Token Economy: la mercificazione degli affetti

Token economy: la mercificazione degli affetti

In una classe le insegnanti comunicano alla famiglia che hanno istituito un sistema a premi per educare i bambini ai “giusti comportamenti”. Ogni bambino avrà un “tesoretto” di monete al quale verrà sottratta una moneta ogni volta che infrangerà una regola stabilità (ad esempio non muoversi dal banco).

Alla fine di due settimane chi avrà ancora più della metà delle monete sarà premiato a casa dai genitori con un premio “immateriale” consistente in qualche bella cosa da fare insieme.

Ma cosa è mai questo gioco così poco ludico? Si tratta di una applicazione (peraltro non troppo ben fatta) della “token economy”, un metodo di modellamento dei comportamenti basato su un sistema di punteggi, schemi e premi.

Che cos’è la token economy

La token economy è una strategia pedagogica derivata dall’approccio comportamentista, un sistema di rinforzo “a gettoni” che potremmo definire semplicemente come una monetizzazione dei comportamenti e dei premi.
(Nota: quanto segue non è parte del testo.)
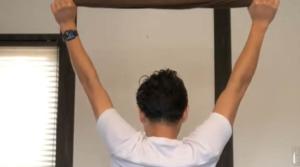 《棘下筋のストレッチ方法》肩の外旋運動をスムーズにする(タオル使用)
In questo sistema, si attribuisce un valore positivo e negativo alle attività dei bambini, per cui ai comportamenti o agli obiettivi desiderati si attribuisce un certo numero di “monete” (che possono essere gettoni, stelline, adesivi eccetera), mentre ai comportamenti indesiderati corrisponde la perdita di un certo numero di gettoni. Con l’accumularsi del “capitale” il bambino può spenderlo in un premio, che può essere materiale (un giocattolo, un gelato) o immateriale (del tempo piacevole da passare con i genitori o con l’insegnante, attività desiderate eccetera). Un esempio abbastanza noto di token economy è quello della patente a punti.

I fautori di questo metodo affermano che in questo modo ci siano numerosi vantaggi sia per gli allievi che per gli insegnanti:

  • si rinforzano i comportamenti positivi e scoraggiano quelli negativi in modo “neutro”, cioè il premio o la punizione non sono legati direttamente ai comportamenti, evitando così fenomeni di saturazione sia delle ricompense che delle punizioni;
  • si offre al bambino un margine di negoziazione nel definire obiettivi e regole, responsabilizzandolo così rispetto a un vero e proprio “contratto educativo” e motivandolo a mantenerlo nel tempo;
  • è flessibile, permettendo di ridefinire di volta in volta obiettivi o ricompense, senza dover ogni volta rinegoziare il sistema di scambio;
  • può essere generalizzato (per l’intero gruppo classe) o individualizzato, definendo obiettivi tarati sul singolo individuo, in modo da rafforzare il suo senso di responsabilità e la sua autostima.

Le domande fondamentali secondo me rispetto a questo metodo sono a questo punto due:

  • funziona? e,
  • vogliamo davvero che funzioni?

Efficacia del metodo

Per parlare di efficacia dobbiamo prima di tutto chiederci qual è il nostro obiettivo.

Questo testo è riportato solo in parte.